In this study, we identify the basin outline using the discrete transition in Bouguer gravity (the gravity anomaly corrected for the effects of topography) and topography at the outer edge of the central zone in which the crust has been thinned by the impact. The outlines of the comparison basins were identified using the radial distance at which the contrast from the basin centre to exterior (in Bouguer gravity or topography) reached 50% of the maximum value. This choice makes the radius relatively insensitive to data resolution and also less sensitive to the natural variability in the data than identifying points closer to the geological rim of the basin at a greater radial distance at which the quantity of interest is closer to the surrounding value. As a result, basin dimensions are smaller than previously published values in which the rim is typically defined using the high point in topography outside the steep transition leading into the basin centre. For multiring basins, our basin dimensions are much smaller than the outer ring diameters but are comparable with the diameters of the positive Bouguer anomalies. For basins that are largely isostatically compensated, topography, Bouguer gravity and crustal thickness all yield similar results. However, topography is more strongly affected by external processes such as impacts and erosion, and crustal thickness models typically require strong filtering to stabilize the solution, thereby decreasing their resolution. For these reasons, Bouguer gravity is taken as the preferred dataset. For the buried Utopia impact basin, the proximity of the basin to the dichotomy boundary complicates the selection of the outline and we manually select the Bouguer gravity value to use as the threshold at a value closer to the basin floor to mitigate this effect. For all basins, we mask out areas that are affected by other later processes (for example, impact craters superposed on the Crisium and Smythii rims, volcanic features and erosion on the rim of Hellas and the downrange tail region in the south and tectonic modification on the northern edge of Sputnik).

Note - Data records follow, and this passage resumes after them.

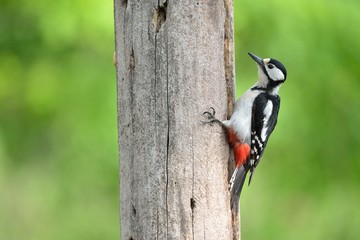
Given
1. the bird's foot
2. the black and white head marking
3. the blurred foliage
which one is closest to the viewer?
the bird's foot

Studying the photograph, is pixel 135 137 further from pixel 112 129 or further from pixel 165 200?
pixel 112 129

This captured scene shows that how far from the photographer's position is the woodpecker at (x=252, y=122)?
236 inches

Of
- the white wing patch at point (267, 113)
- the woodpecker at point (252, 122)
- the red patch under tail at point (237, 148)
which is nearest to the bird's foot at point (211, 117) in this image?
the woodpecker at point (252, 122)

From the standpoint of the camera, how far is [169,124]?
18.7 feet

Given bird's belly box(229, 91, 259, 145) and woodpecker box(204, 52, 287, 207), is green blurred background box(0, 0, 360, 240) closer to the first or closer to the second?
woodpecker box(204, 52, 287, 207)

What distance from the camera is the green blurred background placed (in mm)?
8336

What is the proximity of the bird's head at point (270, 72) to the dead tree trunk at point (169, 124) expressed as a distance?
0.98 m

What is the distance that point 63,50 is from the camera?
333 inches

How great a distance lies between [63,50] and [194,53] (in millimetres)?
2894

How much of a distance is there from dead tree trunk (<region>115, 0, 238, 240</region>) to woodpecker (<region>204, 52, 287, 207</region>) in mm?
139

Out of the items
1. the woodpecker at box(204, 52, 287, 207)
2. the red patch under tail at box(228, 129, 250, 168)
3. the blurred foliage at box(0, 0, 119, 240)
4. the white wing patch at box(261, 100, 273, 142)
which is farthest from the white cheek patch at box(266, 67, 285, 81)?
the blurred foliage at box(0, 0, 119, 240)

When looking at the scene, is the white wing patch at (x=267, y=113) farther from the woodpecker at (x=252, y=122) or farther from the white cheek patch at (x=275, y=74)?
the white cheek patch at (x=275, y=74)

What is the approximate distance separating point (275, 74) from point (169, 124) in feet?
4.53

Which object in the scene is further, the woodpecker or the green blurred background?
the green blurred background
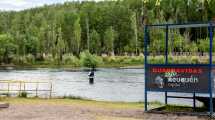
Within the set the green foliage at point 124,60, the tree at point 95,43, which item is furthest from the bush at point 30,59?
the green foliage at point 124,60

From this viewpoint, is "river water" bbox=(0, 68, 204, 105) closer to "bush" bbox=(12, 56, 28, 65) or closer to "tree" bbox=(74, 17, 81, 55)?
"bush" bbox=(12, 56, 28, 65)

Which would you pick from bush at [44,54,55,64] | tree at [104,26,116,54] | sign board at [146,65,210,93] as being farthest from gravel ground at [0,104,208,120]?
tree at [104,26,116,54]

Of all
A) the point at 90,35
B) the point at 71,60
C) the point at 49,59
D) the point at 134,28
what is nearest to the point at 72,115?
the point at 71,60

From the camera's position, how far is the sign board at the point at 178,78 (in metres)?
17.2

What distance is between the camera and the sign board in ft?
56.4

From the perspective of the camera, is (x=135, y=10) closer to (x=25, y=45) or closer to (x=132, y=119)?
(x=25, y=45)

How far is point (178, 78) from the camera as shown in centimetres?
1770

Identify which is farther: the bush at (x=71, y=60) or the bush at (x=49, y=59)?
the bush at (x=49, y=59)

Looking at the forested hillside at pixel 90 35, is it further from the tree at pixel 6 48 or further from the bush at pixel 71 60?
the bush at pixel 71 60

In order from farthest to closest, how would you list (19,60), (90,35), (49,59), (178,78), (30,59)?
(90,35)
(49,59)
(30,59)
(19,60)
(178,78)

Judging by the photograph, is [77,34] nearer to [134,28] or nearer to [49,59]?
[49,59]

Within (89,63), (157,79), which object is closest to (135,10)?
(89,63)

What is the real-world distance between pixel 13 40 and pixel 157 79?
164812 millimetres

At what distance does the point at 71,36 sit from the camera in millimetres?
184625
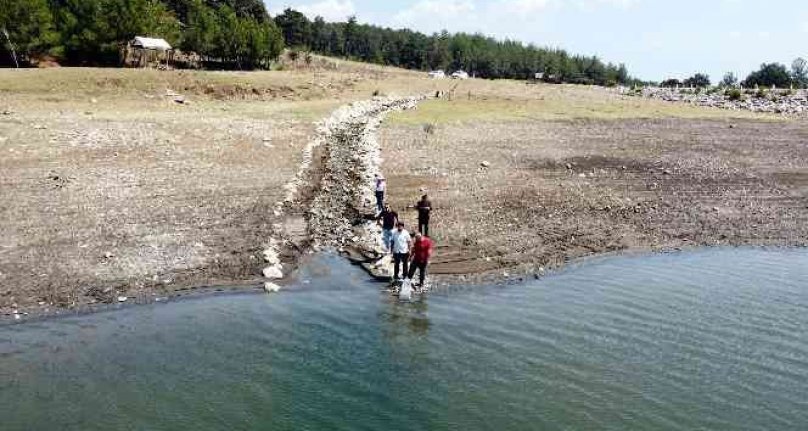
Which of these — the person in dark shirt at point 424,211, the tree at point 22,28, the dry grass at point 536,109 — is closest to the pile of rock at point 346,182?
the person in dark shirt at point 424,211

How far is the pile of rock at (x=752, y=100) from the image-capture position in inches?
3061

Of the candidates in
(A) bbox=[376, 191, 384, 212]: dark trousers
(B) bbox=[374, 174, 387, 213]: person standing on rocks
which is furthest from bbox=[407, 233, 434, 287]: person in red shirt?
(A) bbox=[376, 191, 384, 212]: dark trousers

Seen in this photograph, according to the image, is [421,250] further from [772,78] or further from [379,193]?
[772,78]

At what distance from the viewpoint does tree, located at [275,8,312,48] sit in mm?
162000

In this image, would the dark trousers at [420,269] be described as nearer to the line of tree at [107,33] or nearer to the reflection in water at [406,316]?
the reflection in water at [406,316]

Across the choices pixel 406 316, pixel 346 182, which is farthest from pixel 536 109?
pixel 406 316

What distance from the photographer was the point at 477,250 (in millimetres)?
25438

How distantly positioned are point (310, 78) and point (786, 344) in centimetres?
6853

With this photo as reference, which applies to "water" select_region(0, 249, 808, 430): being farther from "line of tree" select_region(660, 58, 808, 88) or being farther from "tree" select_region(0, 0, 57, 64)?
"line of tree" select_region(660, 58, 808, 88)

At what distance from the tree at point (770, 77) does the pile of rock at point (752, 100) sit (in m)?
39.7

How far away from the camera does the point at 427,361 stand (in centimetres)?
1669

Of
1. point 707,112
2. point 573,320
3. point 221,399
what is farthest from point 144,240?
point 707,112

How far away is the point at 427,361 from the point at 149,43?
74.3 m

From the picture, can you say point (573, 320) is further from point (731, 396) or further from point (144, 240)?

For the SPA basin, the above criterion yields a very irregular outline. The topography of the basin has been heavily modified by subsequent cratering, making the topographically defined basin shape unreliable. The Bouguer gravity and crustal thickness signature of the basin provides a better outline, but the transition between the basin floor and surrounding highland crust is slightly more gradational and irregular, particularly in the west, leading to large outward excursions in the rim location defined using a simple threshold. As discussed in the text, this may reflect the effect of the subsurface magma ocean on the collapse of the transient cavity in the western half of the basin, as predicted by models. The western outline in Bouguer gravity is similarly affected by the large linear gravity anomalies related to intrusive bodies. Moreover, the superposition of the basin on the global crustal and Bouguer gravity asymmetry has the potential to introduce errors in a simple threshold-based approach.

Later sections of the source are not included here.